[EM] MRSODA (Mr. Soda), a SODA-inspired PR method (NP-complete???)

Andy Jennings elections at jenningsstory.com
Fri Jun 10 07:25:01 PDT 2011


Jameson,

On Fri, Jun 10, 2011 at 6:53 AM, Jameson Quinn <jameson.quinn at gmail.com>wrote:

> I'm not aware of many approval-based PR systems, though. Perhaps it's my
> own ignorance, but the only ones I know of are RAV and the two-ranked case
> of a complicated, unpublished Bucklin-based system I've come up with, based
> on the concept of assigning individual votes and electing candidates one at
> a time. Since I don't really even understand my own system (I've decided
> it's too complex to be worth publishing until I've at least explored its
> properties computationally) that leaves just RAV (reweighted approval
> voting, the approval simplification of RRV).
>

You may want to Google "Brams Kilgour Approval Committee".  In early 2009, I
saw Marc Kilgour give a talk that surveyed MANY different methods of
resolving a multiwinner election from approval ballots.  He considered many
different permutations and parameters.    I think this is a similar "survey"
paper: http://www.springerlink.com/content/r173p72n6l1q6880/

But it's not free...  :(

It seems the method that Kilgour and Brams like best is called Satisfaction
Approval Voting.  There is some material about this in Brams' book
"Mathematics and Democracy".



> Remember, the RAV procedure is:
> 0. While there are still open seats, repeat the following two steps:
> 1. Elect the highest-approval candidate
> 2. Reweight all ballots to 1/(n+1), where n is the number of elected
> candidates they approve
>
> I would propose a variant of this, Minimum Remainder RAV. The slate elected
> is the one which leaves the lowest average final weight over all ballots.
> This is an optimizing, not a procedural system, and so I do not know how
> hard it is in practice to calculate the result; as far as I know right now,
> it could be NP-complete.
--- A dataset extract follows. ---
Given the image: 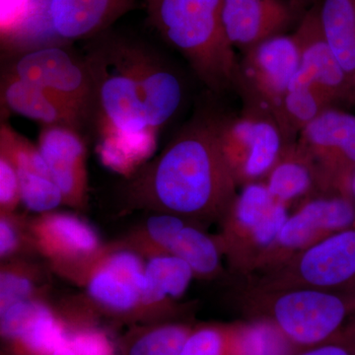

In that case, to make it decidable, the rule could
> be to allow anybody to submit a slate for some period after the election,
> and the winning slate is the optimum out of those submitted. With modern
> computers, it would be possible to submit all possible slates for up to a
> few dozen serious candidates; past that, it may be impossible to find a
> provably-optimum solution, but you could be certain to come close.
>
> Here's a simple example of when it comes out different from RAV:
> 11: AB
> 10: AC
> 6:D
>
> RAV elects A,D. MRRAV elects B,C
>


Can you explain what it means that "the slate elected is the one which
leaves the lowest average final weight"?

I thought it meant to minimize SUM(1/(N_i + 1)) over all voters, i, where
N_i is the number of winning candidates approved by voter i.

But in your example, electing B and C would leave 21 voters with one
approved candidate and 6 voters with zero approved candidates, which gives
an average final weight of 0.6111.  Electing A and D would give all 27
voters exactly one approved candidate, for an average final weight of 0.5.
 So wouldn't A and D be the winner in MRRAV?